* _Supplied passage_
((

When compared with baseline, pre-treatment pain levels, 52 percent of subjects reported less pain on the post-treatment questionnaire, 45 percent continued to report less pain on the first follow-up questionnaire, and 50 percent still reported less pain on the second follow-up questionnaire.

A significant difference was found between ability to cope with pain as measured on the pre-treatment questionnaire and ability to cope as measured on the post-treatment questionnaire (p

On a scale of 0-10, with 10 being “complete satisfaction” and 0 being “no satisfaction,” 83 percent of subjects rated the 20-day program as a 7 or above; the mean rating was 8.1.

In a separate random sample of 50 patients who completed the 20-day program between summer, 1997 and summer, 1999, 34 percent currently were employed.


Overall, results from this study are encouraging, because many multidisciplinary pain programs have difficulty attaining treatment success with extremely chronic pain populations. Moreover, biomedical interventions alone usually fail, because they ignore the numerous psychosocial contributors to long-term, persistent pain.

Subjects in the present study reflected the most extreme types of chronic pain and psychosocial characteristics. On average, they had experienced chronic pain and had been out of work for almost three years, they had less than 11 years of formal education, and 46 percent worked in semi-skilled or unskilled/laborer jobs. Also, 100 percent of subjects reported two or more significant psychosocial stressors, including 27 percent who reported poor childhood experiences such as abuse or an alcoholic parent. Research indicates that chronic diseases, including chronic pain, are significantly more prevalent among people of lower socioeconomic status, especially persons who have not completed high school, adjusted for race, gender, age, and access to medical care.7 A low level of formal education may make people more vulnerable to psychological and behavioral risk factors that predispose them to development of chronic disease and poor outcomes. Contributory psychological and behavioral risk factors include smoking, diet, compliance and efficiency in utilizing medical services, life stress, lack of education about lifestyle contributions to disease and stress development, and coping resources, including adaptability, problem-solving capacity, and ability to cope with stress.7 A large percentage of these patients need to be treated over a period of months (instead of a period of weeks), and systematically taught adaptive coping skills that parents and educators failed to teach them when they were children and adolescents.

))

* _Try it_
Continue the chronic pain program text, starting after its last sentence.

* _Given information_
((

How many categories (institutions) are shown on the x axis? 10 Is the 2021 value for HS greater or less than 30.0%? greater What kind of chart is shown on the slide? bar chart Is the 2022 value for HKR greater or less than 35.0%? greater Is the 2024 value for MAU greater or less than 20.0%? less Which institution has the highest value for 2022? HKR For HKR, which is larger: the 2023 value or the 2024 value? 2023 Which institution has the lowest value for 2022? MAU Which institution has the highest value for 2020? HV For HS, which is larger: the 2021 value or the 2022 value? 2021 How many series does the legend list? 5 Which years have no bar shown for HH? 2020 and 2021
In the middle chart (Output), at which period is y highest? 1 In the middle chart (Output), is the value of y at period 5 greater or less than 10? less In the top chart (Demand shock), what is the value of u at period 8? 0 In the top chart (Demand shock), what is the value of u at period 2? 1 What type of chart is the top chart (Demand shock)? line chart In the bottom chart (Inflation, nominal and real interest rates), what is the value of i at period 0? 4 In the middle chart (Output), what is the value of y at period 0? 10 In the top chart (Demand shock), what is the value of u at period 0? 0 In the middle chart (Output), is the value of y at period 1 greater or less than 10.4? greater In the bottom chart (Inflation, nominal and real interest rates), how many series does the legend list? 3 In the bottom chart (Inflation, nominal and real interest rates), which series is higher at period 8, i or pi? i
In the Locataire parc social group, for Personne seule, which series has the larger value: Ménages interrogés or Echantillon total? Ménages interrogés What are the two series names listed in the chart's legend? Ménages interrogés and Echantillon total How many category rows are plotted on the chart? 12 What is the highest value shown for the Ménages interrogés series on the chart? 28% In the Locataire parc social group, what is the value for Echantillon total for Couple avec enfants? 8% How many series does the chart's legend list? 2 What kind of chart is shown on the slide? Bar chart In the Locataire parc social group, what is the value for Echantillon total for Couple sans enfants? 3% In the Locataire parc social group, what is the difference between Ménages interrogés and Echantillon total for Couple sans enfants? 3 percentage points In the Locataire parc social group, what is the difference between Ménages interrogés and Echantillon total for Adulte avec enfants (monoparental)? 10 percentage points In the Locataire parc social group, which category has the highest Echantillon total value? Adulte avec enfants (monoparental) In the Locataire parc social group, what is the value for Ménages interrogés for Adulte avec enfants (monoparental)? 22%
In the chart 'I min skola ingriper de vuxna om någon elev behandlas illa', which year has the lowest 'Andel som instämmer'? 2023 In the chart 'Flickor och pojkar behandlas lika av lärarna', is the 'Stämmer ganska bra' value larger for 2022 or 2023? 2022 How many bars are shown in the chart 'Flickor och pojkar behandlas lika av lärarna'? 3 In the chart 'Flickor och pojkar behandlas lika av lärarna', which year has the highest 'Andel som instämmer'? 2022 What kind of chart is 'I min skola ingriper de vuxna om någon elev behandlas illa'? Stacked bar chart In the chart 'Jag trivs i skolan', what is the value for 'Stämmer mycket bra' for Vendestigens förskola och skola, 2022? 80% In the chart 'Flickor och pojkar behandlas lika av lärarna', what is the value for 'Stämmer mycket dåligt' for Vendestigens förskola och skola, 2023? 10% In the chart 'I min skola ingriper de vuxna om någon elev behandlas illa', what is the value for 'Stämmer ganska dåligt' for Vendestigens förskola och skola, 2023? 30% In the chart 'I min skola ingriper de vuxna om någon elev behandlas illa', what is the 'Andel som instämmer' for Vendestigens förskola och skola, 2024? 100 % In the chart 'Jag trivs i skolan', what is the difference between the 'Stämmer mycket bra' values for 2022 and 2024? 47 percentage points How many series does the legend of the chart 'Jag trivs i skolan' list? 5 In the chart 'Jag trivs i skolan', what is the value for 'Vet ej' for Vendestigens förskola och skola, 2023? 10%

))

* _Answer area_
Racial differences in pain perception are not a novel finding. Other studies have found that blacks have lower pain perception and reaction thresholds than some other racial/ethnic groups.16

The finding that ability to cope with pain was higher on the follow-up questionnaires than on the post-treatment questionnaire was an intriguing result. Perhaps information learned in the 20-day program was cumulative and took time to incorporate into daily living. Thus, as subjects began to incorporate more pain information and coping skills into their daily routines, their coping ability increased over time.

The discovery that 34 percent of former patients sampled were employed was a dramatic finding, considering that after 12 weeks off work following development of pain, the probability of returning to work may be as low as five percent.19 The patients in this random sample had been off work for a minimum of 24 weeks when they attended the 20-day chronic pain program.

Finally, we were surprised that subjects’ insurance companies refused to release information concerning cost of physician visits for pain complaints, even though they already released other confidential information about the subjects. For years, some insurance companies have complained that there is a paucity of data supporting the cost-effectiveness of multidisciplinary chronic pain programs. Yet, when subjects’ insurance companies were contacted to provide data that would support or refute the contention that our pain program is cost-effective, they refused. In the future, we will have to rely on data provided by referring physicians (which they send to insurance companies for reimbursement) concerning patients’ cost of physician visits for pain complaints.